**What is being asked:** From the report on fatty liver disease in children, copy word for word the part that begins with the words containing "The liver can" and ends with "AP/Daily Journal reports.".

**Source passage:**

/---

Health Care Professionals Seeing More Children With Fatty Liver Disease; Condition Prevalent Among Hispanics
As many as 2% to 5% of children older than age five -- most of whom are obese -- are thought to have nonalcoholic fatty liver disease, and the condition seems to be most prevalent among Hispanic children, the AP/San Mateo Daily Journal reports. Nonalcoholic fatty liver disease is "relatively rare" among black children and more common in boys than girls, according to the AP/Daily Journal.
While some children who are not overweight have the disease, it is most common in overweight children with belly fat and other symptoms, such as diabetes and problems with cholesterol or heart disease. According to the AP/Daily Journal, genetics, diet and exercise play a role in whether children develop the condition.
The liver can become inflamed and scarred over time as fat builds up, which in turn can lead to cirrhosis, liver failure or liver cancer. Cirrhosis previously had been linked to hepatitis and drinking too much alcohol. Fatty liver disease can be reversed through weight loss if cirrhosis has not yet developed, the AP/Daily Journal reports.

\---

**Recorded data:**
/---

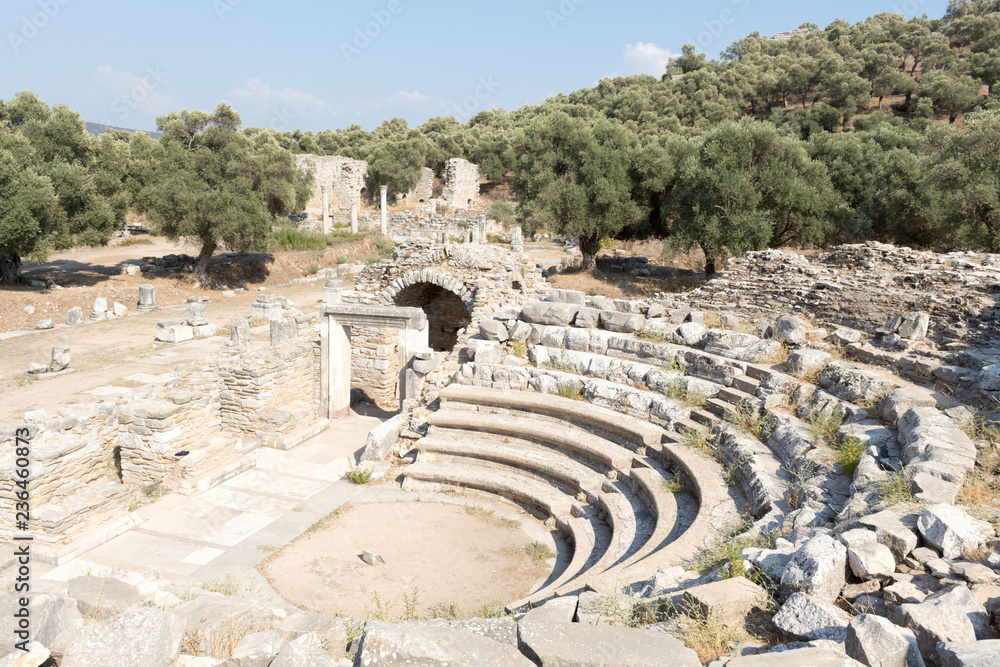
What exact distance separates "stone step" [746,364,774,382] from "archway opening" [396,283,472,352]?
9.72 meters

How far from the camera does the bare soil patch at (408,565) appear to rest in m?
6.56

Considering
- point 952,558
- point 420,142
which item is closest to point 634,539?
point 952,558

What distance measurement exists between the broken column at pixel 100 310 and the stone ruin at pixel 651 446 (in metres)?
11.5

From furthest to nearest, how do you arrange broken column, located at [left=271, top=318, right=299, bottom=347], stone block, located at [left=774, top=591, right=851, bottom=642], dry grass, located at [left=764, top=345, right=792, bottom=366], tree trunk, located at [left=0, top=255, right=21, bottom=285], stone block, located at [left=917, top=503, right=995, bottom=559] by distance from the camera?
tree trunk, located at [left=0, top=255, right=21, bottom=285] < broken column, located at [left=271, top=318, right=299, bottom=347] < dry grass, located at [left=764, top=345, right=792, bottom=366] < stone block, located at [left=917, top=503, right=995, bottom=559] < stone block, located at [left=774, top=591, right=851, bottom=642]

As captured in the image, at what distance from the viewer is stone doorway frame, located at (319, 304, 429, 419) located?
41.9 ft

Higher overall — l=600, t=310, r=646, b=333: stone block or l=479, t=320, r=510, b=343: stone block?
l=600, t=310, r=646, b=333: stone block

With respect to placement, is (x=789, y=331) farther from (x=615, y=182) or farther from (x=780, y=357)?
(x=615, y=182)

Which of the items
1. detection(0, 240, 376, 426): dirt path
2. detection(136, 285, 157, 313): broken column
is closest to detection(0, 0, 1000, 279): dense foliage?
detection(0, 240, 376, 426): dirt path

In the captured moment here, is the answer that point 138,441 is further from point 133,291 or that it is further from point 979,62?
point 979,62

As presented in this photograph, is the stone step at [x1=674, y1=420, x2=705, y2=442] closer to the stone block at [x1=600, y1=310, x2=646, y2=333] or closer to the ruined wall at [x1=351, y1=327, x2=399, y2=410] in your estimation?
the stone block at [x1=600, y1=310, x2=646, y2=333]

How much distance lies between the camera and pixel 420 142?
2009 inches

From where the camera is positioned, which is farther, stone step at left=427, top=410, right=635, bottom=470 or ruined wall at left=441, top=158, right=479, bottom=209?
ruined wall at left=441, top=158, right=479, bottom=209

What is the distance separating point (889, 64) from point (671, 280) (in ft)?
128

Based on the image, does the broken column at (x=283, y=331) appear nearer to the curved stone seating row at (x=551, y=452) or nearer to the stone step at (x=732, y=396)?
the curved stone seating row at (x=551, y=452)
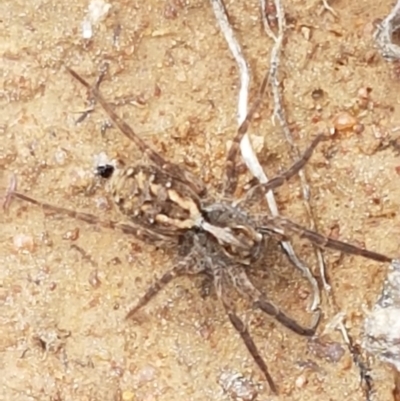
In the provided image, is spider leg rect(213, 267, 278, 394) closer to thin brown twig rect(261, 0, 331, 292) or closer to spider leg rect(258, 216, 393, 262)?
spider leg rect(258, 216, 393, 262)

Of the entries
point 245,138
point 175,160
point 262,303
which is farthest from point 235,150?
point 262,303

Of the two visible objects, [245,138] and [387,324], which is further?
[245,138]

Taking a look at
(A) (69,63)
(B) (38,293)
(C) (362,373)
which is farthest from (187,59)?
(C) (362,373)

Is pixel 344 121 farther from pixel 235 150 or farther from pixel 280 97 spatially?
pixel 235 150

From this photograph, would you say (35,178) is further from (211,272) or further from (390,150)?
(390,150)

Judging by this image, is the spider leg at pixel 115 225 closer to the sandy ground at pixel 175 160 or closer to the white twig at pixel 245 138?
the sandy ground at pixel 175 160

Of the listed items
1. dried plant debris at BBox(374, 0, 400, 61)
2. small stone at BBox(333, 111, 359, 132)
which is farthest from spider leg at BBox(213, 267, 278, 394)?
dried plant debris at BBox(374, 0, 400, 61)
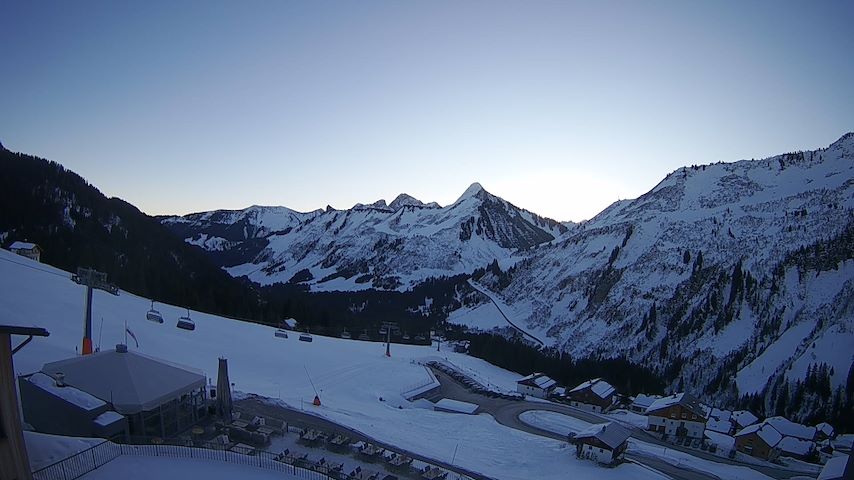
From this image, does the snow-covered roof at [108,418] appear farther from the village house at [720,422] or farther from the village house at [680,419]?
the village house at [720,422]

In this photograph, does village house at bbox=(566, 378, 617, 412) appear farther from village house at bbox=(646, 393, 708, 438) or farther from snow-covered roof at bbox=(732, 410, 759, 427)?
snow-covered roof at bbox=(732, 410, 759, 427)

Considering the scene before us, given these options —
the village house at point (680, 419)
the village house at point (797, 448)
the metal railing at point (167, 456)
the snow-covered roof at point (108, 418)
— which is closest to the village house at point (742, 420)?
the village house at point (797, 448)

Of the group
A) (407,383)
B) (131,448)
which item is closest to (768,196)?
(407,383)

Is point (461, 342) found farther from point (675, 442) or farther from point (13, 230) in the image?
point (13, 230)

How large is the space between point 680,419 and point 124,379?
51.5 m

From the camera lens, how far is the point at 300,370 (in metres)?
44.8

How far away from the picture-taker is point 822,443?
183 feet

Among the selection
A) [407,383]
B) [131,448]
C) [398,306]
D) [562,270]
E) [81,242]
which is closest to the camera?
[131,448]

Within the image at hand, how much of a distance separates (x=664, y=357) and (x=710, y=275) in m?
28.3

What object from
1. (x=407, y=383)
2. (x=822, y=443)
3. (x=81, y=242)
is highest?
(x=81, y=242)

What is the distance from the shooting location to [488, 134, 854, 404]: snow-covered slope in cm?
8925

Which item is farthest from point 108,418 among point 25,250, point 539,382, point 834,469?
point 25,250

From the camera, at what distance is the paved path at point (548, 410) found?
116ft

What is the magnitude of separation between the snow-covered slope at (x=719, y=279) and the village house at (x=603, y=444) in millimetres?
62627
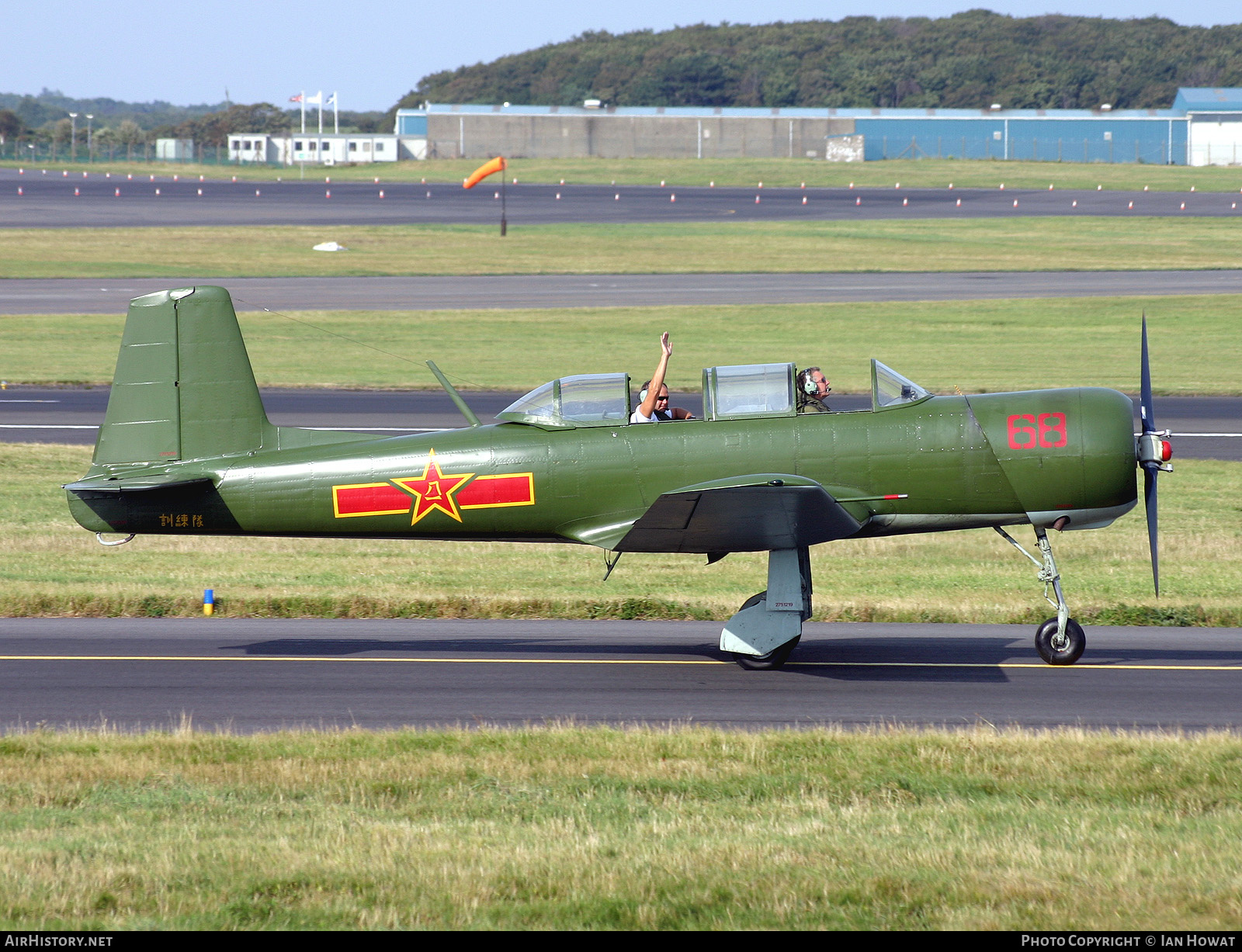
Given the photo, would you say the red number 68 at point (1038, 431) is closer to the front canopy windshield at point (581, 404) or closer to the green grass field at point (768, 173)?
the front canopy windshield at point (581, 404)

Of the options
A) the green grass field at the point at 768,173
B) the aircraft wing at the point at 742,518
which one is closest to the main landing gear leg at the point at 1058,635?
the aircraft wing at the point at 742,518

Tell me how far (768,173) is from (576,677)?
98.9 meters

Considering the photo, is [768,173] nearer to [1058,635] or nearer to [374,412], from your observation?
[374,412]

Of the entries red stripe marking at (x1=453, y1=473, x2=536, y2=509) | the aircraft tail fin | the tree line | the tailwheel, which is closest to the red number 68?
the tailwheel

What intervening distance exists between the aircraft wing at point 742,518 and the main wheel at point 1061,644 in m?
2.22

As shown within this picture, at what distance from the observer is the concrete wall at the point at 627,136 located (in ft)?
432

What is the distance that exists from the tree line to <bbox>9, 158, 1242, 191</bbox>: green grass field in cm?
5953

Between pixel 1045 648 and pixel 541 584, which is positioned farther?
pixel 541 584

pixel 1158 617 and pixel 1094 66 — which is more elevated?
pixel 1094 66

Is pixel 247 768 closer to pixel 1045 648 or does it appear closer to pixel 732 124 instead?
pixel 1045 648

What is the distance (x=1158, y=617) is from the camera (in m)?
14.1

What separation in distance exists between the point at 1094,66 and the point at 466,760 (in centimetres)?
18351

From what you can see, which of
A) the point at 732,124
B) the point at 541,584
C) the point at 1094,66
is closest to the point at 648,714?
the point at 541,584

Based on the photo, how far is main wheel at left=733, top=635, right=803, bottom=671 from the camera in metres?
11.9
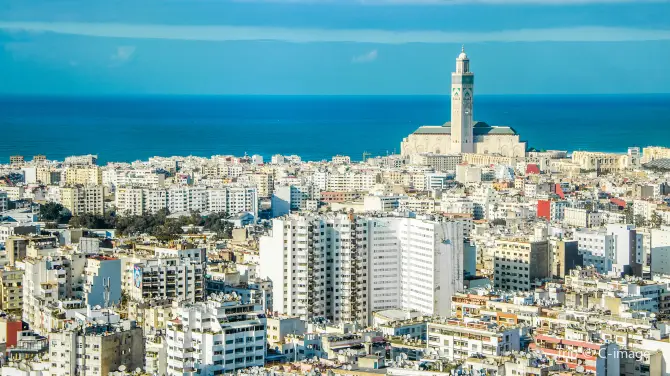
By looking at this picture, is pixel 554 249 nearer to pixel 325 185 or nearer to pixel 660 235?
pixel 660 235

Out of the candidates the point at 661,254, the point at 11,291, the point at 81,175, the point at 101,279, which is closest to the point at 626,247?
the point at 661,254

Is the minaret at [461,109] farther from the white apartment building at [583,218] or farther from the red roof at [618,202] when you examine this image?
the white apartment building at [583,218]

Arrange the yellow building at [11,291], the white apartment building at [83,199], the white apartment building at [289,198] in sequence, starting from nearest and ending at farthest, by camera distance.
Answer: the yellow building at [11,291], the white apartment building at [83,199], the white apartment building at [289,198]

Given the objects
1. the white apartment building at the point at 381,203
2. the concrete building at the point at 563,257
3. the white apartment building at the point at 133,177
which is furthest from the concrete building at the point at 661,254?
the white apartment building at the point at 133,177

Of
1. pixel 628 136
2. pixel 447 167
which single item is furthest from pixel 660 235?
pixel 628 136

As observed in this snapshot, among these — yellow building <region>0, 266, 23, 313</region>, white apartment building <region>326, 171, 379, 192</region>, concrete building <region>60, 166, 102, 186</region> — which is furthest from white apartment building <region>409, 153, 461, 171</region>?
yellow building <region>0, 266, 23, 313</region>

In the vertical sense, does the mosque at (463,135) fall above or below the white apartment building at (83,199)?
above
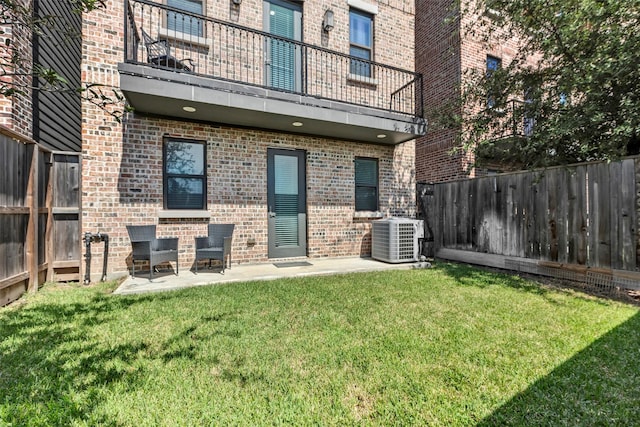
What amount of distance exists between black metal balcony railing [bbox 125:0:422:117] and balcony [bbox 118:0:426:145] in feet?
0.06

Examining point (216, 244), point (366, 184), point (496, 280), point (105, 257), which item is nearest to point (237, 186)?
point (216, 244)

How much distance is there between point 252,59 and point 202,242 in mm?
3982

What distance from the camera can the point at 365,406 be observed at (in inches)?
71.3

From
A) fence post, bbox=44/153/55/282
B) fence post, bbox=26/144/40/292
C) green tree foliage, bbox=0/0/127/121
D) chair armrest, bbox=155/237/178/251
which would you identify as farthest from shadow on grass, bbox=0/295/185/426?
chair armrest, bbox=155/237/178/251

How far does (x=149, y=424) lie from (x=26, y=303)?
10.9ft

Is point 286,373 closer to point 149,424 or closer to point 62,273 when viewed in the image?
point 149,424

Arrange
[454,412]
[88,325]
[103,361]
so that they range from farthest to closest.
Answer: [88,325] → [103,361] → [454,412]

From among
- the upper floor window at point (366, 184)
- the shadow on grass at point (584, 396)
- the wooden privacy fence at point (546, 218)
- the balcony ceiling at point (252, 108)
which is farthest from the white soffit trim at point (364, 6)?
the shadow on grass at point (584, 396)

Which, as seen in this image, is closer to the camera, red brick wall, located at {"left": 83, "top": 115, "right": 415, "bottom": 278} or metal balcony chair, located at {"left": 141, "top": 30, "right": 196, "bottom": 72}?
metal balcony chair, located at {"left": 141, "top": 30, "right": 196, "bottom": 72}

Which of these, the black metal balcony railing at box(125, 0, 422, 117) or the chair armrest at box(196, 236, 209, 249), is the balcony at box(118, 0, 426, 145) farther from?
the chair armrest at box(196, 236, 209, 249)

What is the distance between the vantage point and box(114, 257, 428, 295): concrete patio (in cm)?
453

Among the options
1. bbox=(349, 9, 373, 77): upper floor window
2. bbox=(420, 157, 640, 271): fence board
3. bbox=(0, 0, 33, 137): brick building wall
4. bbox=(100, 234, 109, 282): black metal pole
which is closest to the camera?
bbox=(0, 0, 33, 137): brick building wall

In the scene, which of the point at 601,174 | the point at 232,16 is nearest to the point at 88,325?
the point at 232,16

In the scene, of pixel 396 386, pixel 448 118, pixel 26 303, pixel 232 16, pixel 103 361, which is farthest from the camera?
pixel 448 118
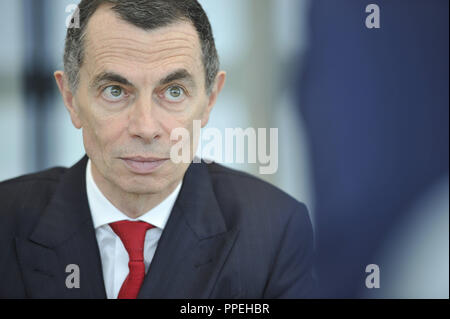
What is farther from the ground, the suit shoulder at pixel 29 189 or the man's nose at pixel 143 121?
the man's nose at pixel 143 121

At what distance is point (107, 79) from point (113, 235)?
0.45 meters

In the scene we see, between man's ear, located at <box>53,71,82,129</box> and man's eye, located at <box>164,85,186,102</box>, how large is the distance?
0.94ft

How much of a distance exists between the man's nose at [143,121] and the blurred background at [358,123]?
0.50 meters

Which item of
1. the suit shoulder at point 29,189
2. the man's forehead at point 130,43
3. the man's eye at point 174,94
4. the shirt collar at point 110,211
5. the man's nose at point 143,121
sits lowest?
the shirt collar at point 110,211

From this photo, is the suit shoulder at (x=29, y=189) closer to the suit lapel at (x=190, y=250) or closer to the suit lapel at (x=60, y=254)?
the suit lapel at (x=60, y=254)

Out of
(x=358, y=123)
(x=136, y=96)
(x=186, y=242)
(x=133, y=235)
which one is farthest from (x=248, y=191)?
(x=358, y=123)

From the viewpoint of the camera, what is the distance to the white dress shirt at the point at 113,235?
56.6 inches

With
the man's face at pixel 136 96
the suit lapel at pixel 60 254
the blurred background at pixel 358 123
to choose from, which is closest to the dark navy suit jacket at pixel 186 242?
the suit lapel at pixel 60 254

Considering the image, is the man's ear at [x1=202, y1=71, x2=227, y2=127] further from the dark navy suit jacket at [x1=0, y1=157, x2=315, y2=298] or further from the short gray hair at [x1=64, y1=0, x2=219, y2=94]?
the dark navy suit jacket at [x1=0, y1=157, x2=315, y2=298]

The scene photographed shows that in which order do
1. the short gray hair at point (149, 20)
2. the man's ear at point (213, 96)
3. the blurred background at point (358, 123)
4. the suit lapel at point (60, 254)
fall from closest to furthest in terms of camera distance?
the short gray hair at point (149, 20) → the suit lapel at point (60, 254) → the man's ear at point (213, 96) → the blurred background at point (358, 123)

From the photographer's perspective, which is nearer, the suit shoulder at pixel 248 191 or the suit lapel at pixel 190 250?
the suit lapel at pixel 190 250

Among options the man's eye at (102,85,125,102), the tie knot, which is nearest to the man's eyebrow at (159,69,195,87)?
the man's eye at (102,85,125,102)

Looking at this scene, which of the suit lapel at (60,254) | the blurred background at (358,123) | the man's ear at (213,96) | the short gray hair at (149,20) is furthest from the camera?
the blurred background at (358,123)

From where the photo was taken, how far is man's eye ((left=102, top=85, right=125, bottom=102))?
1.33 m
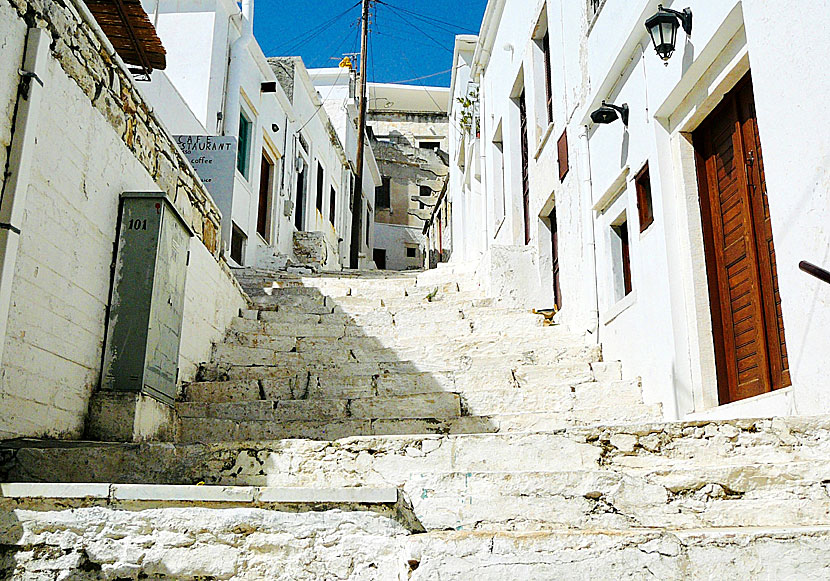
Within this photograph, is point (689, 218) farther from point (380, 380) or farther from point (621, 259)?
point (380, 380)

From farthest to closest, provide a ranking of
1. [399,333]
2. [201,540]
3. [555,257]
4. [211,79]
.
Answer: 1. [211,79]
2. [555,257]
3. [399,333]
4. [201,540]

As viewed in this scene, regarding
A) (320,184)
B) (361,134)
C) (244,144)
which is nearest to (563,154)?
(244,144)

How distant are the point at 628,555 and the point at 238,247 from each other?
1154 cm

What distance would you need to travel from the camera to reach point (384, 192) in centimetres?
2962

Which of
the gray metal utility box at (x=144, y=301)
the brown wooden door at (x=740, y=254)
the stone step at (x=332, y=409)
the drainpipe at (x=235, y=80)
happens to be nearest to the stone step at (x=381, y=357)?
the stone step at (x=332, y=409)

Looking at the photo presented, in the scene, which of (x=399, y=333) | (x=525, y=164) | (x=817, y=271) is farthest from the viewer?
(x=525, y=164)

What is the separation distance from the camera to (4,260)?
3477 mm

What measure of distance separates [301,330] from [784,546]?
5.37 metres

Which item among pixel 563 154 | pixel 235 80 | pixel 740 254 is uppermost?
pixel 235 80

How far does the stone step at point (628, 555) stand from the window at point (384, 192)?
27201 mm

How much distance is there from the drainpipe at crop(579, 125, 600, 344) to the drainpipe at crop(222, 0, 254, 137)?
714 centimetres

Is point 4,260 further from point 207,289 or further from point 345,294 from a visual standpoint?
point 345,294

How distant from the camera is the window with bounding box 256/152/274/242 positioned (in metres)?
14.9

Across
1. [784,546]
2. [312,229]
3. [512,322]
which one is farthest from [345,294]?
[312,229]
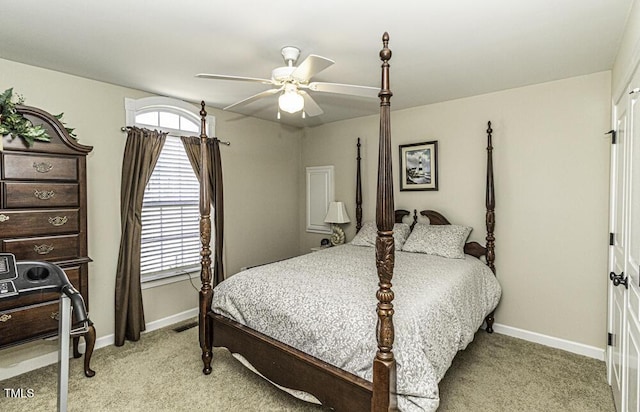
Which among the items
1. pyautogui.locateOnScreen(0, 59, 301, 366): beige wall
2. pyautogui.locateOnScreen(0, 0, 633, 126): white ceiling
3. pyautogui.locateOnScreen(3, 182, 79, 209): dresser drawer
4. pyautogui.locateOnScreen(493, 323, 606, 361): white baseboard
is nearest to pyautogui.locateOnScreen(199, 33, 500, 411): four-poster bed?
pyautogui.locateOnScreen(493, 323, 606, 361): white baseboard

\---

**Answer below:**
The liver can become inflamed and scarred over time as fat builds up, which in turn can lead to cirrhosis, liver failure or liver cancer. Cirrhosis previously had been linked to hepatitis and drinking too much alcohol. Fatty liver disease can be reversed through weight loss if cirrhosis has not yet developed, the AP/Daily Journal reports.